Chris Burford cburford at gn.apc.org
Mon Jun 7 13:34:06 PDT 1999


At 22:58 07/06/99 +1000, Rob Schaap wrote:
>G'day Chris,
>
>In *C1* Marx refers to Timon's speech, in which money is described as the
>'common whore of mankind': "Just as every qualitative difference between
>commodities is extinguished in money, so money, on its side, like the
>radical leveller that it is, does away with all distinctions." He then goes
>on to quote, of all characters, Creon (Sophocles's Antigone) on the evil of
>filthy lucre - and then gives us a bit of Athenaeus on greed. All to show
>that we have, under capitalism, lost the common-sense insights of yore.
>
>>>Marx would never have posited a "normal" attitude to money.
>
>What is (importantly) meant then is: *normal for western precapitalist
>societies* - from 460BC to 1601AD, anyway.
>
>Take a peek at S.S. Prawer's *Karl Marx & World Literature* - as Timon
>doesn't directly rate a mention in the index, try pp329-331 of the 1976
>edition (perhaps, alas, the only edition of a terrific book). Marx also
>muses about Timon in the Paris Manuscripts somewhere.
>
>Cheers,
>Rob.

Bravo. From this fragmentary connection some interesting themes develop.

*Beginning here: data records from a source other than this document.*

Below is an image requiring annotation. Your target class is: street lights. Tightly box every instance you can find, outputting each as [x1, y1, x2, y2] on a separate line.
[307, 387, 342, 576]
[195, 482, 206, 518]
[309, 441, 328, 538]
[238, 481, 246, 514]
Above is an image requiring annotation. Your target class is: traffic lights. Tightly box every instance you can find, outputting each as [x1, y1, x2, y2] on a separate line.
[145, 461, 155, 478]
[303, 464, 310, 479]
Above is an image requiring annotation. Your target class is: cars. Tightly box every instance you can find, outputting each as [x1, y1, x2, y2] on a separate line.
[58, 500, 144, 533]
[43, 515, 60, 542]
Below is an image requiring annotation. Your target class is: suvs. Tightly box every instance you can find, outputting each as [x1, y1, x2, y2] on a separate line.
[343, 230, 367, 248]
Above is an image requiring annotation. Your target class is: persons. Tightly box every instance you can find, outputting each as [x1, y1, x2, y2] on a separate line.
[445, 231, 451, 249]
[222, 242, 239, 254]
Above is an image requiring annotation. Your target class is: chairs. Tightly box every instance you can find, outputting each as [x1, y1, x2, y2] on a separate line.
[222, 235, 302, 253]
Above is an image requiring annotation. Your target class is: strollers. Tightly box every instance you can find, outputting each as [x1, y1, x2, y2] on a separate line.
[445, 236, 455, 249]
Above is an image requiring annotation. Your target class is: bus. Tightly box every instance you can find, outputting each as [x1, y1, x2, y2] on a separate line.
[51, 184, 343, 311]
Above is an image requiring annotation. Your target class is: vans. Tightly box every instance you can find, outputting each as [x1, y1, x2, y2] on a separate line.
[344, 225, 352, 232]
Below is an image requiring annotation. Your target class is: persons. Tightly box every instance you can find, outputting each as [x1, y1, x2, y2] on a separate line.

Another subscriber from the Bhaskar list was visiting lbo-talk and sent me a note.


>Marx quotes from Timons in Capital, the Chapter on money, the section on
>hoarding. It's the second footnote. He quotes also in the Grundrisse,
>v. 28 of the Collected Works, at p. 100, though this is just a line.

He thought it is probably also in Grundrisse.

A. I am having second thoughts about pronouncing that


>>>Marx would never have posited a "normal" attitude to money

The historical sources he cites come from times of commodity exchange and money but before the capitalist mode of production came to dominate.

B. Thanks for the clue about the Paris Manuscripts.

I have located it in the Economic and Philosophical Manuscripts, 1844, Third Manuscript, penultimate section, on Money. (Penguin edition pp 376-377)

This quotes the same passage from Timon of Athens but in full, and with a further passage.

He writes "Shakespeare paints a brilliant picture of the nature of money"

"It is the alienated capacity of mankind".

The discussion goes into dialectically complex psychological detail about the experience of money in a commodity dominated society, in contrast to a truly human relation to the world.

The existence of the same passage in Capital 1867 and in the Paris Manuscripts 1844 raises the question once again of the continuity versus the contrast in Marx's early and later writings.